Time Intervals Until the First Return Office Visit After New Medications

December 2020 | Volume 19 | Issue 12 | Original Article | 1226 | Copyright © December 2020


Published online November 30, 2020

doi:10.36849/JDD.2020.5542

Suraj Muddasani BS,a Courtney E. Heron BS,b Alan B. Fleischer Jr. MD,c Steven R. Feldman MD PhDb,d,e,f

aCollege of Medicine, University of Cincinnati, Cincinnati, OH
bCenter for Dermatology Research, Department of Dermatology, Wake Forest School of Medicine, Winston-Salem, NC
cDepartment of Dermatology, University of Cincinnati, Cincinnati, OH
dDepartment of Pathology, Wake Forest School of Medicine, Winston-Salem, NC
eDepartment of Social Sciences & Health Policy, Wake Forest School of Medicine, Winston-Salem, NC
fDepartment of Dermatology, University of Southern Denmark, Odense, Denmark

Abstract
Introduction: Poor patient adherence to medications is common in dermatology and can result in negative health outcomes.

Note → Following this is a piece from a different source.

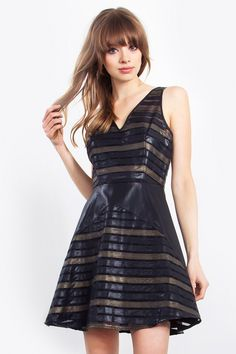$46.57 Neo Dress The Neo Dress Chic black faux leather dress. Featuring black and gold faux leather throughout. V back and a hidden zipper. Pair this with some black boots and oversized black clutch! http://www.amoyscollection.com/shop/sales/neo-dress/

A short interval until the first return office visit after starting a medication can increase adherence.
Methods: We conducted a retrospective cross-sectional study by using the National Ambulatory Medical Care Survey from 2014 to 2016 to determine the length of time until the scheduled return visit.
Results: Our study examined 10.9 (95% confidence interval 9.43, 12.5) million estimated visits in the NAMCS. Patients with acne, atopic dermatitis, and psoriasis prescribed at least one new medication had dispositions to return at two months or greater or to return as needed at 73.5% (38.8, 100), 49.1% (12.6, 92.0), and 55.0 % (14.0, 100) of visits, respectively.
Conclusions and Relevance: The time for a first return visit is frequently more than two months after a new medication is prescribed. Incorporating an earlier visit when prescribing a medication may be a means to improve adherence.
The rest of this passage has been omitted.